_Extrait de page:_
M. Ait Ali appelle le décideur final à faire des choix stratégiques en matière d’investissements qui soient conformes aux études techniques à long terme et d’être prudents quant à la fiabilité économique de l’usine projetée à Béchar juste pour le rail, en même temps que la proposition de mettre Sider El Hadjar de la partie.

Il y aura une étude pour que Sider El Hadjar produise du rail tel qu’a été proposé par le ministre de l’Industrie M. Aoun pour confirmer la faisabilité», a affirmé le Premier ministre, Aïmene Benabderrahmane lors de son court passage au complexe sidérurgique d’Annaba il y a quelques jours.

Le lendemain, le président-directeur général de Sider El Hadjar, Manaa Lotfi Kamel, affirme : «Nous sommes prêts à accompagner la réalisation de ce programme de 6000 km de chemin de fer avec la fourniture de la matière première et des rails.»

Outre l’usine d’El Hadjar, le gouvernement se lancera également dans la réalisation d’un nouveau complexe d’industrie sidérurgique dans la wilaya de Béchar destiné à la production du rail et du profilé en acier, à partir du minerai de fer de la mine de Gara Djebilet.

_Consigne A:_
Répondez aux questions suivantes à partir de l'extrait de page sur Sider El Hadjar :
(i) Quel ministre a proposé que Sider El Hadjar produise du rail ?
(ii) Quelle longueur de chemin de fer le programme mentionné par le président-directeur général prévoit-il ?
(iii) De quelle mine proviendra le minerai de fer du nouveau complexe de Béchar ?
L'extrait de page et le listing proviennent de sources distinctes.

_Listing associé:_
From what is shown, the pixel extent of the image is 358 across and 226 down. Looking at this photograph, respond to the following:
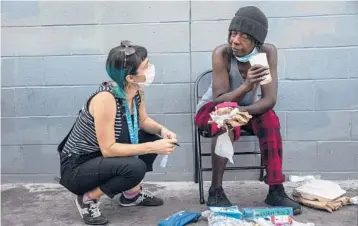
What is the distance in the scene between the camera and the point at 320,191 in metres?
3.80

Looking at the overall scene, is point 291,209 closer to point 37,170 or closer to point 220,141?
point 220,141

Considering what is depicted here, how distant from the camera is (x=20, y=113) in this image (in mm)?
4438

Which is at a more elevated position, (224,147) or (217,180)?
(224,147)

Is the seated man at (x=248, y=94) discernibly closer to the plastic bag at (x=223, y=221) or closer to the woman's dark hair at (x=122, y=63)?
the plastic bag at (x=223, y=221)

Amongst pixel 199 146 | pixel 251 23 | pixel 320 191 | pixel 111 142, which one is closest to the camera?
pixel 111 142

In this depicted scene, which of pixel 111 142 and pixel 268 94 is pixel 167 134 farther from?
pixel 268 94

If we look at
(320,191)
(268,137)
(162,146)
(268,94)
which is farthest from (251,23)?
(320,191)

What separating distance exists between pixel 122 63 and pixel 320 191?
164 cm

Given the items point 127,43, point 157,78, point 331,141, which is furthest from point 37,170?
point 331,141

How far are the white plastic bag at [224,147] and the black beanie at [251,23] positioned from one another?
681mm

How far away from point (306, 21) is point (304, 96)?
58cm

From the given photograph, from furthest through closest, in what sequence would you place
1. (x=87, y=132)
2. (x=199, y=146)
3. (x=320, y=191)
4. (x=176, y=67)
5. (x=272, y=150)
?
(x=176, y=67)
(x=199, y=146)
(x=320, y=191)
(x=272, y=150)
(x=87, y=132)

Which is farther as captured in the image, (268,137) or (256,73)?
(268,137)

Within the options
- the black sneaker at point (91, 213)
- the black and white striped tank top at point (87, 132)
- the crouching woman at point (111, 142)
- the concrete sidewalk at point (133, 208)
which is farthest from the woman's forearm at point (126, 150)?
the concrete sidewalk at point (133, 208)
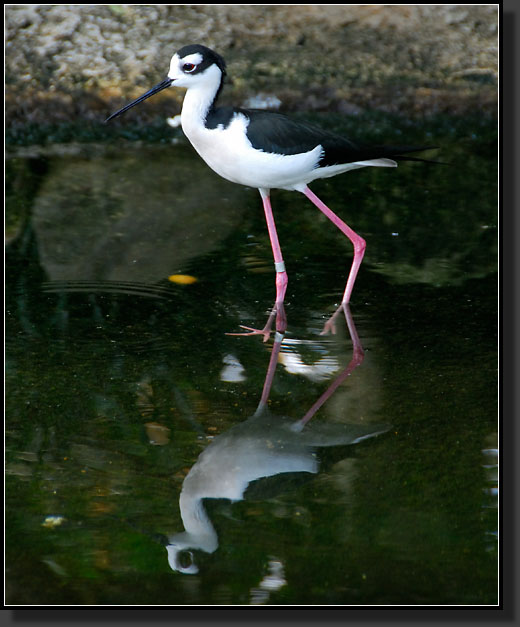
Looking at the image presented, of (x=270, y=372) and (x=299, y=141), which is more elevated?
(x=299, y=141)

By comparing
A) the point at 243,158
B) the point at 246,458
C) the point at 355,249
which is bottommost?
the point at 246,458

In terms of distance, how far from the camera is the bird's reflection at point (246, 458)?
3.42m

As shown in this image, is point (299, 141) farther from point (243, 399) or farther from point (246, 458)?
point (246, 458)

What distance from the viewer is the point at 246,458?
3914 millimetres

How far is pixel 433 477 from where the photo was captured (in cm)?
382

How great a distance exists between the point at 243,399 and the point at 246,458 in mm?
577

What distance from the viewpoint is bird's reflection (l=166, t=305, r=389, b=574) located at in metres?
3.42

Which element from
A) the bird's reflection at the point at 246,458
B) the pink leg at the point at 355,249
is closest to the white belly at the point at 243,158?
the pink leg at the point at 355,249

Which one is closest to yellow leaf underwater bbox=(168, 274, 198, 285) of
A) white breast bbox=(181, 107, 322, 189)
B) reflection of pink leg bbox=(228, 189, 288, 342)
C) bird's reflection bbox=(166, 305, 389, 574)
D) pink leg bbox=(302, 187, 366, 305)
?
reflection of pink leg bbox=(228, 189, 288, 342)

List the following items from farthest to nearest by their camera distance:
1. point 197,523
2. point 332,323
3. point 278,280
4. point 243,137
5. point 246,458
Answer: point 278,280
point 332,323
point 243,137
point 246,458
point 197,523

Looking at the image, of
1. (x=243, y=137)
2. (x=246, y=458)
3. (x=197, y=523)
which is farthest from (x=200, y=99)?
(x=197, y=523)

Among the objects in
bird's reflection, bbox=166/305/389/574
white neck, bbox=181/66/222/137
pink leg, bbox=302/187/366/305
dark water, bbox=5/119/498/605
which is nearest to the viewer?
dark water, bbox=5/119/498/605

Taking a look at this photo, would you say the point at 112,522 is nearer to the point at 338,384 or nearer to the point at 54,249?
the point at 338,384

_Consigne B:_
Relevez chaque ligne du listing qui contient la chaîne « more », en tenant compte de la casse.

_Résultat attendu A:_
(i) Le ministre de l'Industrie, M. Aoun.
(ii) 6000 km.
(iii) La mine de Gara Djebilet.

_Résultat attendu B:_
Which is at a more elevated position, (224,147) or (217,180)?
Looking at the image presented, of (x=270, y=372) and (x=299, y=141), which is more elevated?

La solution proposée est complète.